Banco de Preços em Saúde auxilia nas compras governamentais de insumos e medicamentos

Com 45 mil usuários dos três níveis de gestão do SUS, o BPS registra uma média de 4,5 mil consultas por mês

A pandemia do Coronavírus, que acometeu o Brasil a partir de fevereiro de 2020, evidenciou ainda mais a importância do sistema Banco de Preços em Saúde (BPS) e do Catálogo de Materiais (CATMAT) para os gestores públicos em saúde e órgãos de controle. As grandes variações de preços verificadas nas aquisições de diferentes itens associados ao enfrentamento da Covid-19 explicitaram a necessidade de acompanhamento do mercado de compras públicas em saúde e a importância do BPS como ferramenta de promoção da transparência e gestão.

Têm sido cada vez frequentes as referências ao BPS em manifestações do Ministério Público e de Tribunais de Contas, bem como em decisões judiciais, especialmente em ações que apuram sobrepreço em compras públicas de medicamentos e insumos para a saúde. Da mesma forma, tem sido crescente a utilização do BPS por parte de órgãos públicos. Hoje o sistema registra uma média de 4,5 mil consultas por mês e mais de 4 mil municípios já têm instituições cadastradas no sistema, perfazendo um total de 45 mil usuários dos três níveis de gestão do SUS e de todas as regiões do país.

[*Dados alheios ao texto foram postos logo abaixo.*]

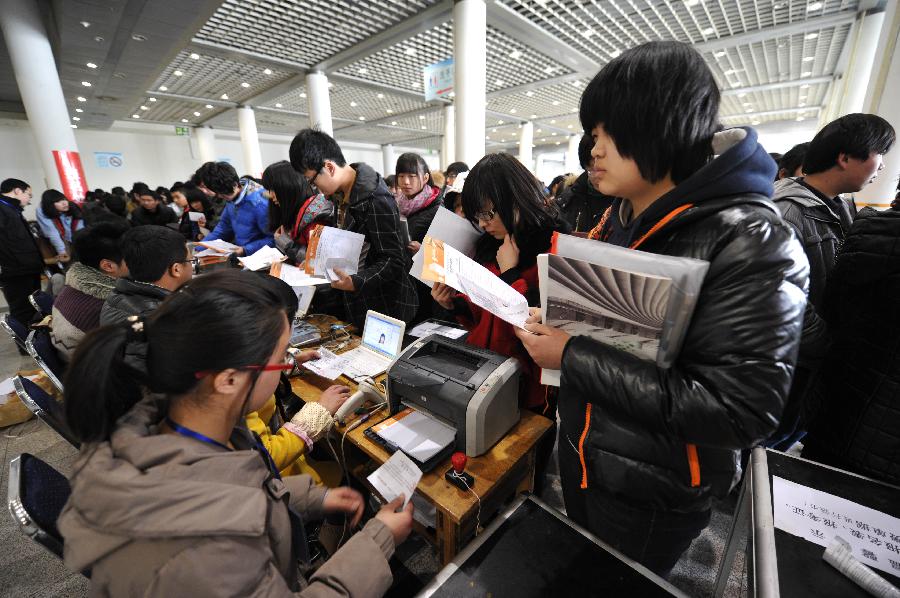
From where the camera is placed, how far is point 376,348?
1739 millimetres

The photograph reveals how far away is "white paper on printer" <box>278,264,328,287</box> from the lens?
185 centimetres

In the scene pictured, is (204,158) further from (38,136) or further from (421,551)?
(421,551)

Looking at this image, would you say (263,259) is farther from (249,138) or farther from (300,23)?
(249,138)

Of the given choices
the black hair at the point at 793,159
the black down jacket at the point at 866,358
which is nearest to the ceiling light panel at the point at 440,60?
the black hair at the point at 793,159

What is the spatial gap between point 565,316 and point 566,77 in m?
9.05

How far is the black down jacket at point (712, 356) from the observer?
0.55m

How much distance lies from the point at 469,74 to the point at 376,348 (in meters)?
4.28

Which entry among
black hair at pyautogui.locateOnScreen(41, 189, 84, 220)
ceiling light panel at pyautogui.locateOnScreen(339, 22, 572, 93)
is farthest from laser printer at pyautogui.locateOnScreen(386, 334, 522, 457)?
ceiling light panel at pyautogui.locateOnScreen(339, 22, 572, 93)

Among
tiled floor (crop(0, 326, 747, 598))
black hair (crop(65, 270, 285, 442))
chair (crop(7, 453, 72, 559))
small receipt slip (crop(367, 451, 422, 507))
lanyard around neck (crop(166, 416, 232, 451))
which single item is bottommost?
tiled floor (crop(0, 326, 747, 598))

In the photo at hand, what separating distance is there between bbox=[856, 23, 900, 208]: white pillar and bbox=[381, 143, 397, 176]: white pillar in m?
18.9

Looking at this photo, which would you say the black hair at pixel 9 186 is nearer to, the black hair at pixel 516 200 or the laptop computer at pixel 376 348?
the laptop computer at pixel 376 348

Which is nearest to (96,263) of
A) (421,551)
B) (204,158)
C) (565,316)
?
(421,551)

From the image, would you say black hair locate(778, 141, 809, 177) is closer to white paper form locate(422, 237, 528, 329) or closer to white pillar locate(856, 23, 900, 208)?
white pillar locate(856, 23, 900, 208)

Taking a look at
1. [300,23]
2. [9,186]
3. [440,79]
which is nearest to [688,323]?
[440,79]
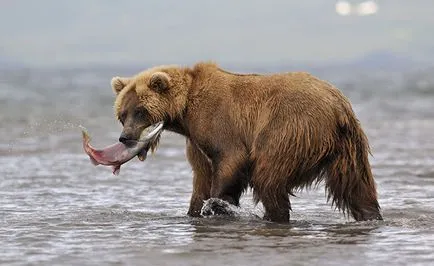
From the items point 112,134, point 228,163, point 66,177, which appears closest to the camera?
point 228,163

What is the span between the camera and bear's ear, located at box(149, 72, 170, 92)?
809cm

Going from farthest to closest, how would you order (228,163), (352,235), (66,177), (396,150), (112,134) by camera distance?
1. (112,134)
2. (396,150)
3. (66,177)
4. (228,163)
5. (352,235)

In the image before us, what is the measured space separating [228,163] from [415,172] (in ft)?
17.2

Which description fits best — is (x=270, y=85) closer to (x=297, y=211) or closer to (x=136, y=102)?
(x=136, y=102)

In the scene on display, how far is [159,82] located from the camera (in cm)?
815

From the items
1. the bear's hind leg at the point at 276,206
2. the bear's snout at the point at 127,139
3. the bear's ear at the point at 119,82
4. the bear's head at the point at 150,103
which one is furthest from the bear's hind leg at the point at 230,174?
the bear's ear at the point at 119,82

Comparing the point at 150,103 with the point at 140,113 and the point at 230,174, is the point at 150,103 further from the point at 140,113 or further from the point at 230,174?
the point at 230,174

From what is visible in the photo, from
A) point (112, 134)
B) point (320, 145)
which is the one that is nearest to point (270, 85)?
point (320, 145)

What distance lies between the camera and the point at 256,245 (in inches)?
273

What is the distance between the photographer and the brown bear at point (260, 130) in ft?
24.9

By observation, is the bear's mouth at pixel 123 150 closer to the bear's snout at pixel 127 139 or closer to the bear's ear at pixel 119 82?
the bear's snout at pixel 127 139

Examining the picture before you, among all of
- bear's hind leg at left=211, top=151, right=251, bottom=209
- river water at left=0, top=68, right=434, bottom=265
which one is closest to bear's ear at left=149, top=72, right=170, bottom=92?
bear's hind leg at left=211, top=151, right=251, bottom=209

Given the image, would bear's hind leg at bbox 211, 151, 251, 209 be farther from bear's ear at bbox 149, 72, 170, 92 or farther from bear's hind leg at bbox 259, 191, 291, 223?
bear's ear at bbox 149, 72, 170, 92

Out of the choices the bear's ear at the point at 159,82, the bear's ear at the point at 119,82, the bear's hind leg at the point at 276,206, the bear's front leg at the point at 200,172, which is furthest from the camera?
the bear's ear at the point at 119,82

Desenvolvido pelo Ministério da Saúde e de uso obrigatório desde 2017, o BPS tem por objetivo permitir a pesquisa e comparação de preços de medicamentos e produtos para a saúde em âmbito nacional e é o único sistema público e gratuito que reúne informações de compras da União, estados, municípios e do Distrito Federal. Trata-se de um sistema que dá transparência e permite o acompanhamento de um mercado que movimenta dezenas de bilhões de reais por ano e seu uso se traduz, em termos de gestão do SUS, na economia de recursos na aquisição de medicamentos e produtos para a saúde no âmbito do SUS.

A pesquisa de preços é uma etapa essencial do processo de compras e permite aos gestores do SUS a identificação dos melhores preços praticados e, com isso, a economia de recursos nas compras públicas em saúde. O uso do BPS permite o cumprimento da lei de licitações e a obediência às recomendações dos órgãos de controle

O trabalho de catalogação também exerceu papel fundamental nesse período de pandemia. A descrição técnica adequada é um requisito legal de importância fundamental para aquisição dos itens pela administração pública. Sem a descrição adequada os itens não podem ser adquiridos e tão pouco pesquisados e comparados. A equipe do Catálogo de Materiais de Saúde (CATMAT/SE) recebe, em média, 850 pedidos de consulta de usuários por mês. Grande parte das consultas ao longo de 2020 esteve relacionada à descrição de itens para o enfrentamento do Covid, sobretudo para a aquisição de reagentes analíticos. Para auxiliar na compra destes insumos, o Ministério da Saúde lançou, neste mês de outubro o Padrão Descritivo de Reagentes Analíticos, que classifica todos os reagentes disponíveis no mercado brasileiro, cada um recebendo um código BR, que serve para consultas no BPS.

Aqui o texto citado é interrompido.